> _Objectives_:
[1] Transcribe the passage of the rooting article between "Being far from" and "wrong a lot.", inclusive.
[2] According to the rooting article, which step was missing from the outdated instructions?
[3] Take the piece about rooting an Android phone further, picking up after its final sentence.

> _Document extract_:
That may not sound quite right for a themer, but I do. I well and truly do love simple. That's why I loved Motorola's phones and the Nexus approach to Android. But there are limits to what you can do in the simple sandbox, while your bootloader is locked and your phone is stock. You can replace your launcher, but you can't replace the blinding white in all the Google apps. You can't bring back that seek bar in the Play Music notification you've missed for two years. And you can't get into the nitty gritty details of choosing how your Android system looks and behaves. For that, you need complete control of your device.
And that's why I've gone back into the chaos theory that is root.
Being far from an expert in root, I decided to root my device in the company of a more experienced friend, which is far and away the biggest piece of advice I have for you. When rooting your phone and dealing with recoveries, flashing images, Xposed modules, and any other root software or operations, you're gonna want friends to turn to when things go wrong. Because things go wrong a lot.
That's the nature of the beast here. Rooting is in large part experimentation. What works for one phone might not work for another. That's why having a device that's well-supported by the modding community is important, too. Rooting and messing around on a Nexus 5X is drastically different than on a Samsung Galaxy S7 Edge, which has subtle but important differences between carriers, countries, and software, to say nothing of Samsung Knox.
Meanwhile, the Nexus 5X not only has an easily unlockable bootloader, but should things go wrong, Google provides the stock images for you to return to (as long as you didn't hard-brick it, that is). Matter of fact, while we were downloading system images to use while rooting my phone, my guide was downloading system images to return his Nexus 6P to stock and unroot. Those system images are a useful safety net, I used them again and again while rooting my 5X, because I kept making mistakes and getting stuck in a bootloop.
My repeated bootloops were the result of two more mistakes I'm sharing so you don't repeat them: be picky with whose instructions you follow, and make sure they're current and correct. While researching what I needed to root, I read a guide from XDA, but the instructions my guide used to help me were from another site, were outdated, and were missing an important step (formatting userdata to disable encryption). By trusting his instructions instead of the ones I'd previously read, we spent an extra hour re-flashing and re-flashing the device, which if nothing else gave us practice with the terminal commands.

> _Record list_:
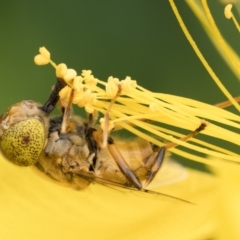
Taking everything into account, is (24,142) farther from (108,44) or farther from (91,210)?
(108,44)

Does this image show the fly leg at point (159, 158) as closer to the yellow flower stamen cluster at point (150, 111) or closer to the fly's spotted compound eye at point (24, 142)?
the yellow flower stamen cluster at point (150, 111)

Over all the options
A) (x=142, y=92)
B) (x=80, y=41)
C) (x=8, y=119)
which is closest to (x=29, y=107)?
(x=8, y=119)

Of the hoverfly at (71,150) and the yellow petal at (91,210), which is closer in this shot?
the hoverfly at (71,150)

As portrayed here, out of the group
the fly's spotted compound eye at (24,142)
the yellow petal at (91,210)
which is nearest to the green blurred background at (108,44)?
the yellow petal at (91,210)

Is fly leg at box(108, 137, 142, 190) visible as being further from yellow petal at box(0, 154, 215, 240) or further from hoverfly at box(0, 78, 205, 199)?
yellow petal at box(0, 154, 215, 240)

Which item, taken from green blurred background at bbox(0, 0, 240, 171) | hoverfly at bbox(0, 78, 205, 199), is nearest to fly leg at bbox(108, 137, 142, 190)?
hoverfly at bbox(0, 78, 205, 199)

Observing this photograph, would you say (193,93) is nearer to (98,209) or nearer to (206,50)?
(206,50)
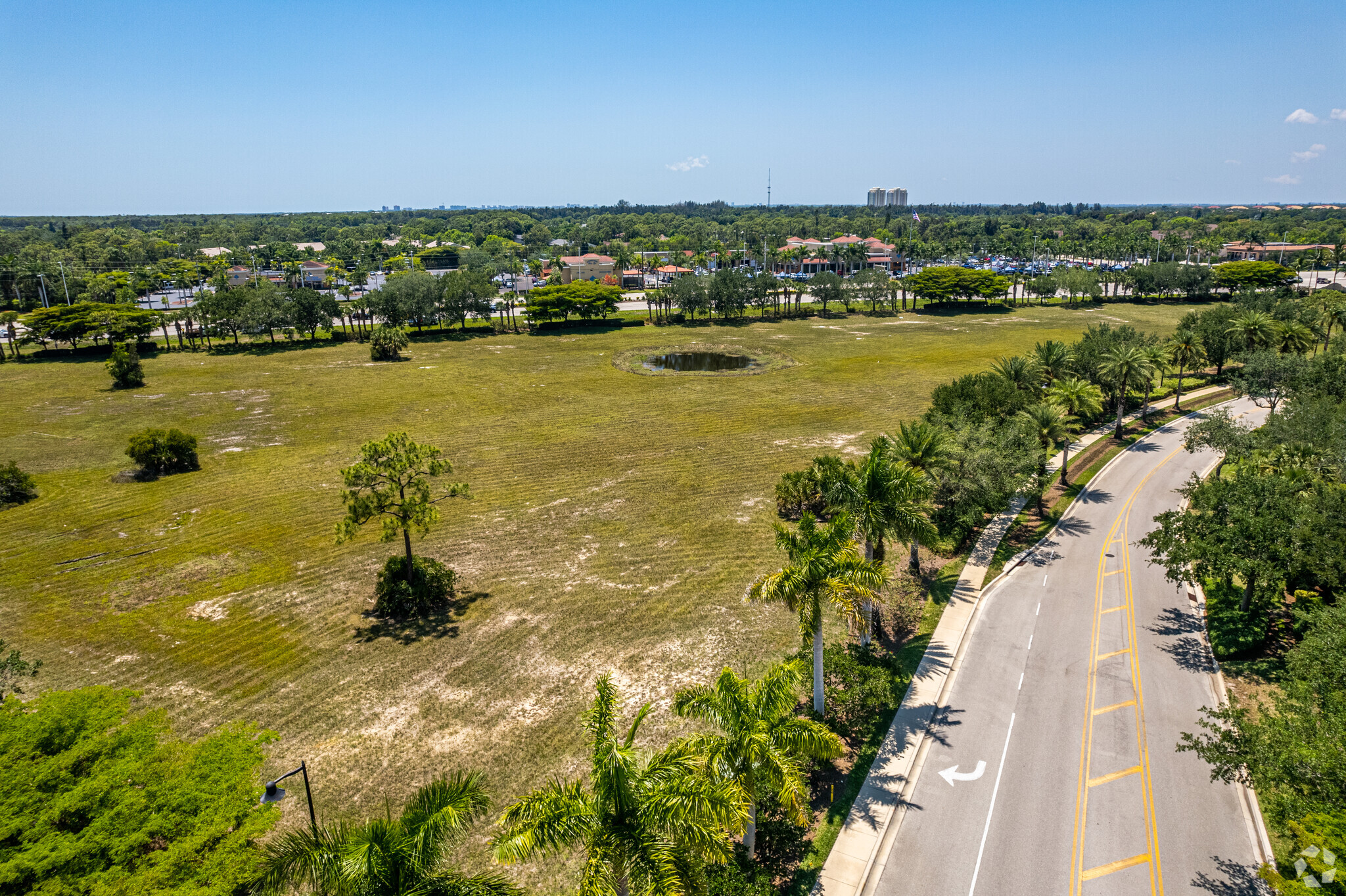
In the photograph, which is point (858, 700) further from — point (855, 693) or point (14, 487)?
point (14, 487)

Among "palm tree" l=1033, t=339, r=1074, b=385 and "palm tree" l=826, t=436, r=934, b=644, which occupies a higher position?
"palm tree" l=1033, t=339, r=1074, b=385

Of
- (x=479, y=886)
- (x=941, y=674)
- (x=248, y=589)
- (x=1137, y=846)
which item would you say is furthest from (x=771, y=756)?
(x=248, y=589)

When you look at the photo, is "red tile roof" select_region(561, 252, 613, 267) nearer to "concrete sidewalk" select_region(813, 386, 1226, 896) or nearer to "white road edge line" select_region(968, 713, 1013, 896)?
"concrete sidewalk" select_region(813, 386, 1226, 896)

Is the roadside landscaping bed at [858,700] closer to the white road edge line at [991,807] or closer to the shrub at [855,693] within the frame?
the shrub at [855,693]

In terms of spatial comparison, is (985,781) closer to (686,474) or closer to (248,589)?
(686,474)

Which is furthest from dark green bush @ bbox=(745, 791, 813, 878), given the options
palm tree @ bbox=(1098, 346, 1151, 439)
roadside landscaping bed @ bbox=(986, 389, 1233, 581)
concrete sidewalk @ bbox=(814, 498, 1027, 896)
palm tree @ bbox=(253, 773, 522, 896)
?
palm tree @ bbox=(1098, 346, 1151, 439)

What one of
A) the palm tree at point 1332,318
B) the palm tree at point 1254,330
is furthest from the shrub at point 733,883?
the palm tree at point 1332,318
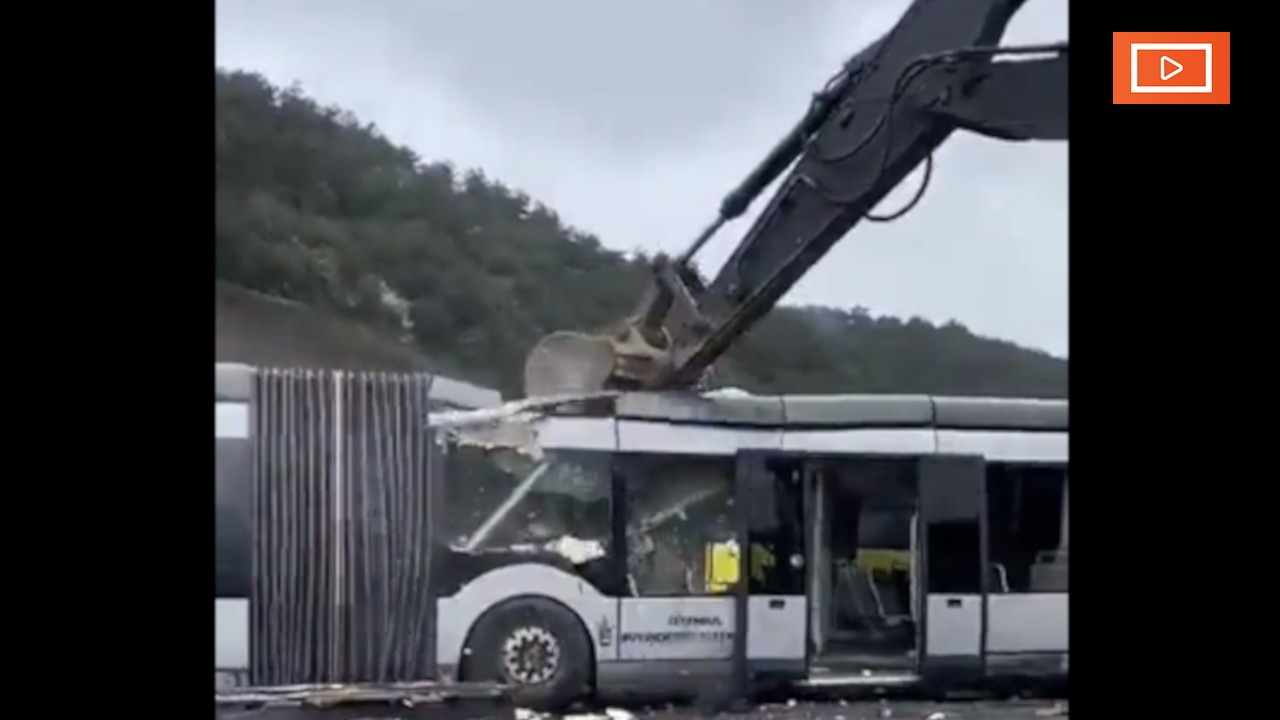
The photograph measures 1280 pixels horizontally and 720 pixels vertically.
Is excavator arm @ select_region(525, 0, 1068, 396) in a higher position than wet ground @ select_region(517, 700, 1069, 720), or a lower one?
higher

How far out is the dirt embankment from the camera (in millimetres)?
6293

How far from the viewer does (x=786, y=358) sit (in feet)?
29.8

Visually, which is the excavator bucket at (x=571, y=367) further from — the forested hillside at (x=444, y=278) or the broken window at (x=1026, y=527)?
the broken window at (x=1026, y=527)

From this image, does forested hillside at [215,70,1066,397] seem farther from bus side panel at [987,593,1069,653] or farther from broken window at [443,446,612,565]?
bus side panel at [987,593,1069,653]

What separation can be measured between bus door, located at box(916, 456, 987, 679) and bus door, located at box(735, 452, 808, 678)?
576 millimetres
--
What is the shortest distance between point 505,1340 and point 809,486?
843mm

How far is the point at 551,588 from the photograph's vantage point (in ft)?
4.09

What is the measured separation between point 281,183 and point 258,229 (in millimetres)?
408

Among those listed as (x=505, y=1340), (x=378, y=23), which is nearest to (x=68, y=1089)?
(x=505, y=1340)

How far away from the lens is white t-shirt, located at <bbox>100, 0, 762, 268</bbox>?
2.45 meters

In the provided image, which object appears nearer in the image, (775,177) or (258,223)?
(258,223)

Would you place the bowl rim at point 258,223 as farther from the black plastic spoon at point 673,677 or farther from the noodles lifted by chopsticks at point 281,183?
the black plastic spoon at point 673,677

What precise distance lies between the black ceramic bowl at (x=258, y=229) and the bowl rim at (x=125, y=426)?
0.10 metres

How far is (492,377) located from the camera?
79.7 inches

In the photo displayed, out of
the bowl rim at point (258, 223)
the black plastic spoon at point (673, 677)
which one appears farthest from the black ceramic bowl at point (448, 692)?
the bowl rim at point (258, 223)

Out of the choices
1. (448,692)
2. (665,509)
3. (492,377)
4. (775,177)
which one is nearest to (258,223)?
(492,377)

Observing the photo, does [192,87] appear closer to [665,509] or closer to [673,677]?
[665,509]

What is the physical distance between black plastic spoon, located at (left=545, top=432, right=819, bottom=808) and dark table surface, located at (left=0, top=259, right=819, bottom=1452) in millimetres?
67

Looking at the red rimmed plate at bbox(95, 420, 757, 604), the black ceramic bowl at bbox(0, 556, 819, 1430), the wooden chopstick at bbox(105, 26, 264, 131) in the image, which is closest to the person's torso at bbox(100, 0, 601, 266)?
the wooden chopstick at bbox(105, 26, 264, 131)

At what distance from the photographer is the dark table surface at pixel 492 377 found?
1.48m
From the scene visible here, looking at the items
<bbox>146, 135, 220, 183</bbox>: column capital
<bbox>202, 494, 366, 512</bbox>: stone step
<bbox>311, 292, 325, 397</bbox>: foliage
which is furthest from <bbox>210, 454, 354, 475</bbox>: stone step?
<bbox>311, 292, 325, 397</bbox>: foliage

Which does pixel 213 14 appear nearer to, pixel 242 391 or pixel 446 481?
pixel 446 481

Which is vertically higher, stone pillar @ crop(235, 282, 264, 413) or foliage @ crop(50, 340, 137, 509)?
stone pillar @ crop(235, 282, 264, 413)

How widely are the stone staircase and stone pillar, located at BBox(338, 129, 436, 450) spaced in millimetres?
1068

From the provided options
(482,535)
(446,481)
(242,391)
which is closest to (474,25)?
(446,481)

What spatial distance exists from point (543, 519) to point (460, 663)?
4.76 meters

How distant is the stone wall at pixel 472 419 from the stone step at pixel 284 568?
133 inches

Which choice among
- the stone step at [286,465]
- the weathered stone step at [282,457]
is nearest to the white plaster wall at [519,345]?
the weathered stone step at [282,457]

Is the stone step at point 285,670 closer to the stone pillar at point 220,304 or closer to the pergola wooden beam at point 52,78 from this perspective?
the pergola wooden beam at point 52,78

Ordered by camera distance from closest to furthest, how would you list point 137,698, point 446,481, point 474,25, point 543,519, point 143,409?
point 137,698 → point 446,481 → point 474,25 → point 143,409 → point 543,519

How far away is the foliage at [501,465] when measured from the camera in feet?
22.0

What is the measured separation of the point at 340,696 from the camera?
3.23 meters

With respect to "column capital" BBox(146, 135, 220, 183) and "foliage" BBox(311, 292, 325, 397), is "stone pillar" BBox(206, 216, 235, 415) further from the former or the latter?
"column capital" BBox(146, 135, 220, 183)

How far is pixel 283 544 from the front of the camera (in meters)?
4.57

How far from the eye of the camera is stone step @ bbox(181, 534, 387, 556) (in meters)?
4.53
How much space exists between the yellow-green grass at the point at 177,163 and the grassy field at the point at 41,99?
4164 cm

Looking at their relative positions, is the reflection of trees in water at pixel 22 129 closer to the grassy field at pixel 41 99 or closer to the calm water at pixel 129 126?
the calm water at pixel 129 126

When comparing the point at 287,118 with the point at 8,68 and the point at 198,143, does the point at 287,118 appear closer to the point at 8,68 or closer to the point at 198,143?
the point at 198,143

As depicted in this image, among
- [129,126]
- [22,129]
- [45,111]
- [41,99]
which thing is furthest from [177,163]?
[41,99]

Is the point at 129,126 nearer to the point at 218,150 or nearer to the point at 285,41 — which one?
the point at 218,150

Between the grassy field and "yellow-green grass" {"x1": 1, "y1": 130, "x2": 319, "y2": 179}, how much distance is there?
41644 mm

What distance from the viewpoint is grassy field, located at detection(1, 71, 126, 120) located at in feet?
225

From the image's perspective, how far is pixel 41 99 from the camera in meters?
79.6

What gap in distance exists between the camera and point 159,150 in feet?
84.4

> _Responses to the exercise_:
[1]
Being far from an expert in root, I decided to root my device in the company of a more experienced friend, which is far and away the biggest piece of advice I have for you. When rooting your phone and dealing with recoveries, flashing images, Xposed modules, and any other root software or operations, you're gonna want friends to turn to when things go wrong. Because things go wrong a lot.

[2] Formatting userdata to disable encryption.

[3]
Speaking of terminal commands, while there are toolkits aplenty out there, I found the experience of flashing the images manually through a terminal much better than my experience using the toolkit in my previous forays into root. While many encourage you to download the Android SDK from Google to to control and flash your device through ADB, my friend suggested Minimal ADB and Fastboot, which worked wonderfully. You don't have to hassle with setting up a full SDK you most likely won't be using beyond adb.
Yes, this requires you to learn a little bit about ADB and fastboot and their commands. Knowing the actual commands and going through the process manually helps give you a better understanding of how Android and root work though, and you absolutely benefit from that. Also on the note of fastboot commands, I think we need to make a new hoodie. The bootloader unlock command for the Nexus 5X is 'fastboot flashing unlock' not 'fastboot oem unlock'...
After following the proper instructions, my phone was re-flashed and rooted in about 15 minutes, and it was oddly anti-climatic when it happened. There's no "Congrats" banner like you completed a major update, no fanfare beyond a new warning when you first boot up. It wasn't until I flashed Xposed and started adding modules that I felt the giddiness of being able to do whatever I wanted with my device. Xposed is a great option for that, as rather than flashing new kernels or ROMs to get new features, you can add them piecemeal via Xposed modules.
I look forward to exploring Xposed and other root apps in the coming weeks and months, but for now, I'm content to get my bearings messing with smaller modules like XHangouts. Now, where'd that notification seek bar module go ...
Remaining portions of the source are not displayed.